Estoy en el techo o terraza de la casa de un amigo, tenemos unos diez años. Va a mostrarme algo, tiene una bombita, no muy llena. Esperamos. Se escucha a lo lejos un ruido inconfundible, el 9 avanza por Vélez Sarsfield, todavía no podemos verlo. Estamos a mitad de manzana, vive en una cortada. Vemos la esquina de Centeno. Mi amigo ya revolea, lento, la tela donde puso la bombita. Lo vemos pasar raudo por la esquina y volver a esconderse detrás de las casas, entonces acelera el movimiento y suelta una tira de la tela antes de que asome su trompa azul frente al baldío, la bombita viaja unos 50 metros como sabiendo que va a llegar a tiempo para estrellarse en la ventana cerrada con ruido seco. Aunque a esa edad ya participé de más de un ataque con bombitas a colectivos, me cuesta creer lo que acabo de ver.

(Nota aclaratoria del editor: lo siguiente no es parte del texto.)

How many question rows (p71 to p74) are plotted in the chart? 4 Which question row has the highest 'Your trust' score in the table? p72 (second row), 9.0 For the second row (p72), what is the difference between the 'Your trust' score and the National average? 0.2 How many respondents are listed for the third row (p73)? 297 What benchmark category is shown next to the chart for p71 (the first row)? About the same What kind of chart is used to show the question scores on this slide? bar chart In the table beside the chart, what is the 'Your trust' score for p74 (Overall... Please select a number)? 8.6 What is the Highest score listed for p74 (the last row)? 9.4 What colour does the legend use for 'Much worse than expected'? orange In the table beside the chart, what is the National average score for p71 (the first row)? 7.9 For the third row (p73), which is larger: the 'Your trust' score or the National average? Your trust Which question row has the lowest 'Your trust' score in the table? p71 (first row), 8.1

En algún momento se pone de moda viajar colgado atrás. Casi todos los coches tienen dos manijas que parecen haberse hecho para eso. Los pies en el guardabarros, estirando los brazos, se siente como un windsurf urbano al alcance de cualquiera. Eso dura solo un tiempo, después es más raro de ver, quizás sacan las manijas o se pierde el entusiasmo. La conciencia no reina, tampoco hay tantos juicios. Viajar colgado de la puerta en horario pico no es gracia ni esnobismo sino necesidad, las caídas no son excepcionales. Si el accidente no es grave y sucede con carpeta grande de dibujos que vuelan en el aire, es algo muy hermoso de ver. La infortunada persona debe decidir en pocos segundos si junta los dibujos dispersos y mugrientos y llega tarde a la escuela o vuelve corriendo a colgarse, en el tiempo que el colectivero paró para ver si seguía con vida. Si el colectivero es bueno (o muy, muy malo) va a esperar que junte los dibujos uno por uno, especialmente si hay viento.

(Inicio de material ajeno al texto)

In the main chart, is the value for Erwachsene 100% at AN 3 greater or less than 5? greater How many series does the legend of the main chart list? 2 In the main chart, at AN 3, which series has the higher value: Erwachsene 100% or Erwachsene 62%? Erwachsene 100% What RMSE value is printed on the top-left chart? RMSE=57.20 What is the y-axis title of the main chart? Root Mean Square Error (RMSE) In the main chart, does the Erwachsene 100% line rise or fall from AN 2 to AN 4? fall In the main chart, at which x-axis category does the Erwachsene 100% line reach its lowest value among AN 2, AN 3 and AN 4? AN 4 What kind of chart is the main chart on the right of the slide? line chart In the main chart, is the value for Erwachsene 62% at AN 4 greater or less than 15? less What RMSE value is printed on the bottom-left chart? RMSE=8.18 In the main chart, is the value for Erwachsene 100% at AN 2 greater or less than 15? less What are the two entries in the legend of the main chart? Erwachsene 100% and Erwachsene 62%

No es frecuente, la fortuna parece cambiar radicalmente y una sensación de libertad y plenitud me recorre el cuerpo cada vez que subo a un colectivo vacío. Me gusta prestar atención al asiento que la gente elige cuando puede hacerlo. Pienso que la mayoría tiene la elección hecha de ante mano, yo me siento atrás, en la ventanilla del lado de la puerta. A veces hay asientos vacíos y gente parada. En ese caso solo resta esperar la distracción o el excesivo optimismo de quien inevitablemente va a sentarse y parase de un golpe, tratando de limpiarse disimuladamente.

Lo primero que empiezo a leer por iniciativa propia son las noticias de fútbol y las policiales.  Leo una que cuenta que un chofer del 9 llevaba a una mujer vestida de blanco sentada en el medio de los asientos de atrás, que le llamaba la atención y no dejaba de mirarla, hasta que ella se bajó en el cementerio y el hombre espantado vio cómo la pálida joven atravesaba las rejas de la entrada. Al pobre colectivero lo habían internado, después algunos de sus compañeros salieron en su defensa, contando que les había pasado lo mismo.

Poca gente recuerda esta historia y en esos recuerdos, la línea no es la 9 sino la L u otras. Se sabe que a la dama de blanco le gusta repetirse.